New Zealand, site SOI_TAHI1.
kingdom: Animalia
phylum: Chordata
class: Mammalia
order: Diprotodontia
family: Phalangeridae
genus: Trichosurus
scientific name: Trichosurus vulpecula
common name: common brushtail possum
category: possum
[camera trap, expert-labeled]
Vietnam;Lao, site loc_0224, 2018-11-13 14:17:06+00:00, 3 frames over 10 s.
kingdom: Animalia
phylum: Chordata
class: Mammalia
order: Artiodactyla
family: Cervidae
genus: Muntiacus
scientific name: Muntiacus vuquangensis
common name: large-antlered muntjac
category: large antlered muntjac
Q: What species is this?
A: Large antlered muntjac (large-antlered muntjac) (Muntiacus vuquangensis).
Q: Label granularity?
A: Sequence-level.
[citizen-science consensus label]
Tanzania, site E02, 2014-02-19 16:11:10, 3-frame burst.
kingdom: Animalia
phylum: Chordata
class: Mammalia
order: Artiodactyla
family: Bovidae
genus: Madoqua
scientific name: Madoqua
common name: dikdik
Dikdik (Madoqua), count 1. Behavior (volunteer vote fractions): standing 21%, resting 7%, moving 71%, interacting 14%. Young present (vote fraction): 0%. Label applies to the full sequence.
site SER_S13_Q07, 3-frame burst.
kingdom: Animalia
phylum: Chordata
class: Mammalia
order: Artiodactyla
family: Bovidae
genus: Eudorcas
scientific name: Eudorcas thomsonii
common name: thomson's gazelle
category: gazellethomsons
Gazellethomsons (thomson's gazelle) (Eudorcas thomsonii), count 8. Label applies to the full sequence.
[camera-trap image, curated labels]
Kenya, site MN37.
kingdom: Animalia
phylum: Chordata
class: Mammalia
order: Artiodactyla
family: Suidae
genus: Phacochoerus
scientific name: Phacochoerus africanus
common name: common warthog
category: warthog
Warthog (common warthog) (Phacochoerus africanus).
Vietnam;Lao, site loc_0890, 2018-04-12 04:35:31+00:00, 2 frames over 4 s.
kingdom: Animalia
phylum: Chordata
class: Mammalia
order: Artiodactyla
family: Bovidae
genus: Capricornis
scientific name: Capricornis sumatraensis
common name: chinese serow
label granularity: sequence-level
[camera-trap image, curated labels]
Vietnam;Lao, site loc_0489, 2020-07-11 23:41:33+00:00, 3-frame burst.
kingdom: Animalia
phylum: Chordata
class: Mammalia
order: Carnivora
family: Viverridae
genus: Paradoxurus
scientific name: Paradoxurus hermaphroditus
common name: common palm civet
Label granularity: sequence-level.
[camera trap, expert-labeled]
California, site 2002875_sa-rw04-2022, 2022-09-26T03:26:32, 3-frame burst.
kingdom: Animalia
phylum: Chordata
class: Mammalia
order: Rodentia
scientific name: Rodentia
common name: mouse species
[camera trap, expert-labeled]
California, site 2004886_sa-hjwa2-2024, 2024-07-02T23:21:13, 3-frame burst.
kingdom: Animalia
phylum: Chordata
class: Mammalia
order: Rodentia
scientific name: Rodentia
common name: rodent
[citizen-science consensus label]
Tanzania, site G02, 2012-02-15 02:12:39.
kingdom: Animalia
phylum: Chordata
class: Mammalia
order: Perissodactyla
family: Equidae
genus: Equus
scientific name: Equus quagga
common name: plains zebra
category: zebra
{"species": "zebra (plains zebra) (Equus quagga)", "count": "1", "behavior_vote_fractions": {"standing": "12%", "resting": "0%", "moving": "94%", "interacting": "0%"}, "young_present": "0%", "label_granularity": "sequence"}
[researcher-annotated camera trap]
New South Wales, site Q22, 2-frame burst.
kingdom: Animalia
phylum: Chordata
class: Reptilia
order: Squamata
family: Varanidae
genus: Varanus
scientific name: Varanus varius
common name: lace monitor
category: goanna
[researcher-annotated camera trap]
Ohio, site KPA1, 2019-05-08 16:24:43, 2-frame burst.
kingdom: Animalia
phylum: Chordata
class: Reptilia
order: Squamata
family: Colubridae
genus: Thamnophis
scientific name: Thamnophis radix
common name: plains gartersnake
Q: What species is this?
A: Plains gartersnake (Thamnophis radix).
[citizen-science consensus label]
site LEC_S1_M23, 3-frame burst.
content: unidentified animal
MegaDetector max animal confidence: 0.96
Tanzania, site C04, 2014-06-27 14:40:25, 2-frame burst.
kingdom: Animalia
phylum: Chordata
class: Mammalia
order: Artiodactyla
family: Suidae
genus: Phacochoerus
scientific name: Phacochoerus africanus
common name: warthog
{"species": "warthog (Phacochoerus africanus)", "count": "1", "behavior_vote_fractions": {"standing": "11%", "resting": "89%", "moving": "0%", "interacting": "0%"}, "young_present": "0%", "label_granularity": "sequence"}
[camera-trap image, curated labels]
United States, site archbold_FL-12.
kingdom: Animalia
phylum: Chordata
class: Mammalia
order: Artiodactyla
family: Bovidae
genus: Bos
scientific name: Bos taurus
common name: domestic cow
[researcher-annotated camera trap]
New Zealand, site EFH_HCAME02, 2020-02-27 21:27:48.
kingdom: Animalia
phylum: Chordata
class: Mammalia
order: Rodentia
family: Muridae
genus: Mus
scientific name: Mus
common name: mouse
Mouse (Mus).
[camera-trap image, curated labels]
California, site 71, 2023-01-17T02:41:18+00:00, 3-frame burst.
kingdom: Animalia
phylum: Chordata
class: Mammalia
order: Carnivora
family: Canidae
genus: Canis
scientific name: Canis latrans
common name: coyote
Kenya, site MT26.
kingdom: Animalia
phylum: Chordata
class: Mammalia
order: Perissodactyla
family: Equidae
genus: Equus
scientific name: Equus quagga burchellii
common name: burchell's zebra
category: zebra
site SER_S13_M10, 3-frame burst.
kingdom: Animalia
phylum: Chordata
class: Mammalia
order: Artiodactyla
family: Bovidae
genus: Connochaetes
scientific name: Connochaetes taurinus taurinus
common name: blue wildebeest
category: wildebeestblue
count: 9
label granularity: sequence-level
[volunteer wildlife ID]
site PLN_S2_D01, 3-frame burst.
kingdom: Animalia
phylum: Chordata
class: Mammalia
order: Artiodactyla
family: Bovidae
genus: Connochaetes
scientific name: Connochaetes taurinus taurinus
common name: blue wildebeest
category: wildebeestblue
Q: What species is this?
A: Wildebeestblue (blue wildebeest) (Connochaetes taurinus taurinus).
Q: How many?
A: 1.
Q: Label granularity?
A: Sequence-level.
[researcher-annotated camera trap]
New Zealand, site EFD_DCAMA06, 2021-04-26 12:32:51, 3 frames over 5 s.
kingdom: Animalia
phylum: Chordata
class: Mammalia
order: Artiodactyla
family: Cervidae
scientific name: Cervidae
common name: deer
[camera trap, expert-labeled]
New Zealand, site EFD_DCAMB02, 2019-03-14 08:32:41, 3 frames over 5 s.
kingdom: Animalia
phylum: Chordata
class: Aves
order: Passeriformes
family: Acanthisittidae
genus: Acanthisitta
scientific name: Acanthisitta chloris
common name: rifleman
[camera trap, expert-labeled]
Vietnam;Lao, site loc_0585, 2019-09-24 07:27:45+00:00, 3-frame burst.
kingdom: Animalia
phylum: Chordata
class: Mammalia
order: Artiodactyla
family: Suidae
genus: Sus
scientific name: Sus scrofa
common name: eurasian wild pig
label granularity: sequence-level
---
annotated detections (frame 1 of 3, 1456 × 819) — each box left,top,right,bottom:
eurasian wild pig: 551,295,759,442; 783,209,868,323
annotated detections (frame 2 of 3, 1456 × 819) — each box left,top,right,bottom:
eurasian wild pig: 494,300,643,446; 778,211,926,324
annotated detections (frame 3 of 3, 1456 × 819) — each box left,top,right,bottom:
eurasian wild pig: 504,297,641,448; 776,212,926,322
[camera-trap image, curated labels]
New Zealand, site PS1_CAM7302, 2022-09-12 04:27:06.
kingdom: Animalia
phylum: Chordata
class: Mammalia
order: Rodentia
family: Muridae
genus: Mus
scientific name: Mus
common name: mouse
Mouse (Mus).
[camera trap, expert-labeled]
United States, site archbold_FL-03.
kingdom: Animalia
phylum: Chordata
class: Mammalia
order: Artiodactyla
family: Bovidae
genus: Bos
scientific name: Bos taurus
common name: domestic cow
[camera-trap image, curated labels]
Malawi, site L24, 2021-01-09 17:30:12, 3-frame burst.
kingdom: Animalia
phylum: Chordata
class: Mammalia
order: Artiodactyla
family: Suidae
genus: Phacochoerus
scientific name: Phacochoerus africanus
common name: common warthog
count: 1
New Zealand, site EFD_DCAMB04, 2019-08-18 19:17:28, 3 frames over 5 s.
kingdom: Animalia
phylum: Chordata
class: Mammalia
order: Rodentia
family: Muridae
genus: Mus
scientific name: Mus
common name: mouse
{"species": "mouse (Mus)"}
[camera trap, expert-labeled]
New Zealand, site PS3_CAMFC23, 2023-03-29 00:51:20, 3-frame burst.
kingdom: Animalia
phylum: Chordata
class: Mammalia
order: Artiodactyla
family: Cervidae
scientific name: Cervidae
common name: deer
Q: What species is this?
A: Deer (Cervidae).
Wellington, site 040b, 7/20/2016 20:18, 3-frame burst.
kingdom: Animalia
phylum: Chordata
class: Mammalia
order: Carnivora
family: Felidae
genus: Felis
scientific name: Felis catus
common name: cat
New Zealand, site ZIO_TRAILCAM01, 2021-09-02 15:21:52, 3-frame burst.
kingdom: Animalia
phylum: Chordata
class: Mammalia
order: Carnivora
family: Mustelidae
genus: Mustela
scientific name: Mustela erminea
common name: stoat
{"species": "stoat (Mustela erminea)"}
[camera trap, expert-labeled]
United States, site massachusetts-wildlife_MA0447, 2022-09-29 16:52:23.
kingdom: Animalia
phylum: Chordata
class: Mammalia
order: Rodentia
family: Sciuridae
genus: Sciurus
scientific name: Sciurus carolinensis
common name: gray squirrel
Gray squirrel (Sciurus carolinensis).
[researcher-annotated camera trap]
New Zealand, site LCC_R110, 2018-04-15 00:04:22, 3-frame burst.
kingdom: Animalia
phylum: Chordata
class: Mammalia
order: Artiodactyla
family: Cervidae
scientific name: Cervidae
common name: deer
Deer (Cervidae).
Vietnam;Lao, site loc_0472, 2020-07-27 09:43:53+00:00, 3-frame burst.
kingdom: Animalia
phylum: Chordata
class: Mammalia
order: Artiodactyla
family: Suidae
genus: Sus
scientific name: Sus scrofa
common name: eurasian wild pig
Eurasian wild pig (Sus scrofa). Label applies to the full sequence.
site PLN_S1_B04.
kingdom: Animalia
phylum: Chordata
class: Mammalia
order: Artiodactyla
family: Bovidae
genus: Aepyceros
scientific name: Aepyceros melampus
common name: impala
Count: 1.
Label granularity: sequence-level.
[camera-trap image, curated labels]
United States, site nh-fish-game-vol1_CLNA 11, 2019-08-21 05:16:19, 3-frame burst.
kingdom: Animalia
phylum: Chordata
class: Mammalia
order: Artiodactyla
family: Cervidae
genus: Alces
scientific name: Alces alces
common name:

**What is needed**:
Up to and including the line that contains "scientific name: Madoqua", restate each line of the material above word for word, beginning with its first line.

**Result of the exercise**:
New Zealand, site SOI_TAHI1.
kingdom: Animalia
phylum: Chordata
class: Mammalia
order: Diprotodontia
family: Phalangeridae
genus: Trichosurus
scientific name: Trichosurus vulpecula
common name: common brushtail possum
category: possum
[camera trap, expert-labeled]
Vietnam;Lao, site loc_0224, 2018-11-13 14:17:06+00:00, 3 frames over 10 s.
kingdom: Animalia
phylum: Chordata
class: Mammalia
order: Artiodactyla
family: Cervidae
genus: Muntiacus
scientific name: Muntiacus vuquangensis
common name: large-antlered muntjac
category: large antlered muntjac
Q: What species is this?
A: Large antlered muntjac (large-antlered muntjac) (Muntiacus vuquangensis).
Q: Label granularity?
A: Sequence-level.
[citizen-science consensus label]
Tanzania, site E02, 2014-02-19 16:11:10, 3-frame burst.
kingdom: Animalia
phylum: Chordata
class: Mammalia
order: Artiodactyla
family: Bovidae
genus: Madoqua
scientific name: Madoqua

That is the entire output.